# How many days will take for visa approval



## khalid sha (Jul 21, 2016)

Dear All,

hi, i had applied for electrical supervisor post in one of reputed co. of abu dhabi on 24/10/2015 and they taken telephonic technical interview on 31/10/2015, After 15 days i got email stated that " you have been selected for HR round and our HR team will contact you soon". On 24/02/2016 i got a call from hr team salary discussion and all is done, On 28/02/2016 i got an offer latter which i accepted and send them related documents like passport,certificates,payslip..etc. 

I ask them(HR) when i will get visa he replied "you need to wait". After 15 days i mail them regarding visa they told me that"recruitment is on hold need to wait". On 31/03/2016 I got a call from HR he told me that "u can expect visa in last week of MAY ". As he said i got call from HR team he told me that " be ready in 10 days we are sending visa ", But after 10 days also i didn't get i called to them they replied " your documents are on hold, anything can be expect after RAMADAN only", last week i spoke to HR now he is telling this month end u will get visa.

Today i mail to HR regarding updates on visa status but he is not responding.

My doubt is that ''why they are taking too much time'' or ''are they lying on me''. I'm waiting for this job from last 10 months and from last 2 months i didn't have job.
Please help me out..Thanks!


----------



## dreamjob (Mar 1, 2016)

## Dataset content
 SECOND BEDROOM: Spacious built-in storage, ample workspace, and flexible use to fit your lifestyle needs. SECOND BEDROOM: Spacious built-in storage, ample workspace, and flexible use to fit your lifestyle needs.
==
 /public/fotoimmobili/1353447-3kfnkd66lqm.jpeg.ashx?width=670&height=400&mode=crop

## Instructions for the task
Copy everything in the visa approval thread above from "I ask them(HR)" down to "is not responding.", word for word.

## Answer box
I ask them(HR) when i will get visa he replied "you need to wait". After 15 days i mail them regarding visa they told me that"recruitment is on hold need to wait". On 31/03/2016 I got a call from HR he told me that "u can expect visa in last week of MAY ". As he said i got call from HR team he told me that " be ready in 10 days we are sending visa ", But after 10 days also i didn't get i called to them they replied " your documents are on hold, anything can be expect after RAMADAN only", last week i spoke to HR now he is telling this month end u will get visa.

Today i mail to HR regarding updates on visa status but he is not responding.